How do you see the future of compensation evolving in the next few years, particularly with the integration of digital currencies, gig work, and personalised benefits? What should talent leaders start preparing for now?

Compensation is rapidly moving toward greater flexibility and personalisation, driven by the growth of gig work and new payment technologies. With gig workers projected to make up more than half of the workforce by 2030, rewards will increasingly need to be portable, individually tailored, easily accessible via mobile devices and detached from traditional employment models.

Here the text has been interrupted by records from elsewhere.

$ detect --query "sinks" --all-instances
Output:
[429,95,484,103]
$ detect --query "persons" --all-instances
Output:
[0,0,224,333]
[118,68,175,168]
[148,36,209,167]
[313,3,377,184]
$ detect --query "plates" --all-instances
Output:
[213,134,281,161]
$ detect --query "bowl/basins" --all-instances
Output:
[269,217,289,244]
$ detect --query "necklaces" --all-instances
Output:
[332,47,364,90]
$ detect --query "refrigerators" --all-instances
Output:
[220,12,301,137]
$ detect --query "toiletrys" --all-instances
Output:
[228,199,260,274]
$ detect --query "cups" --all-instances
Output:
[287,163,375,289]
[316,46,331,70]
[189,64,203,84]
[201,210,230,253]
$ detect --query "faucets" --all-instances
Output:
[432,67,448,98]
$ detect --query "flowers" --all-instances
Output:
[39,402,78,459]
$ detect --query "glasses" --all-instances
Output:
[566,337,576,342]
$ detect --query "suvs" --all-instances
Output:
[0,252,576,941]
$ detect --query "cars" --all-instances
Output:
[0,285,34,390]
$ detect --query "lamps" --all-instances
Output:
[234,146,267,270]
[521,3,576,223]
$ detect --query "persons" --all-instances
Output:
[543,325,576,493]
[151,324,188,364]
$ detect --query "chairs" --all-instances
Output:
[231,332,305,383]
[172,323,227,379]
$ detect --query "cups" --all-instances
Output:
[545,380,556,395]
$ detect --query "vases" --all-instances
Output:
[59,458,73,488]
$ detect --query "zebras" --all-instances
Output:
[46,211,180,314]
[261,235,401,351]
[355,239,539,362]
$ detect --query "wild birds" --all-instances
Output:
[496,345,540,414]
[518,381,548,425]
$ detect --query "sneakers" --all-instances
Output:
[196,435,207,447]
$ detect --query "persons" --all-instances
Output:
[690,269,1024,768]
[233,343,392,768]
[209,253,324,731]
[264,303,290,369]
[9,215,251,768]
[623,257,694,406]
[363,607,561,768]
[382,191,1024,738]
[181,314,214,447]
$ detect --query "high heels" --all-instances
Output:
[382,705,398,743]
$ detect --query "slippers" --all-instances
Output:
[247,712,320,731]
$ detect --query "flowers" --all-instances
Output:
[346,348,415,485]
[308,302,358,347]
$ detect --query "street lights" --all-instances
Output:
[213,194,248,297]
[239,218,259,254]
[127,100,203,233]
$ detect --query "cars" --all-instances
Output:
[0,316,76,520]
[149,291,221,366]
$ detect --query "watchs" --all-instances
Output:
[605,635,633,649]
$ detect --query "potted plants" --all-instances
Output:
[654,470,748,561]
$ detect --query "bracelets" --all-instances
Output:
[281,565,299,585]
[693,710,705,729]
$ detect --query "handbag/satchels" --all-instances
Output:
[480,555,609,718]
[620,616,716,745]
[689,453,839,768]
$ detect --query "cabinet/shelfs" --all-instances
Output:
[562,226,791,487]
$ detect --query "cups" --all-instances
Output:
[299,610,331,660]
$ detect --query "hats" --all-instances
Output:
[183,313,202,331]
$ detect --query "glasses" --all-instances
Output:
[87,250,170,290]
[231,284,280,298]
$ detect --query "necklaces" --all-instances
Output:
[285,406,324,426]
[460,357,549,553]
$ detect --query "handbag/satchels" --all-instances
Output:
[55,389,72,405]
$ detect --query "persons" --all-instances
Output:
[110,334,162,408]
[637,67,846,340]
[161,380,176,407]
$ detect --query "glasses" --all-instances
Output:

At the same time, employers are expanding rich, personalised benefits to attract diverse, distributed talent. Digital currencies and stable coin-based payments are expected to make compensation more real-time, secure, and cross-border friendly, reshaping how workers—especially freelancers—are paid. Talent leaders should begin preparing by building flexible total rewards frameworks, enabling portable benefits, modernising payroll for digital currency compatibility, and strengthening governance to ensure fairness and compliance across increasingly fluid work models.

What advice would you offer to payroll leaders who are just beginning their AI journey, and what pitfalls or best practices should they keep in mind to ensure a successful digital transformation?

For payroll leaders beginning their AI journey, the most important step is to build a strong foundation—clarify your AI strategy, ensure data quality, and invest in the right skills early. Start small with high-impact use cases and focus on change management, as common pitfalls include a lack of internal expertise, unclear ROI, integration challenges, and resistance to change. Embedding compliance, security, and responsible AI practices into existing processes while continuously reviewing and refining outcomes helps ensure a smooth, sustainable digital transformation.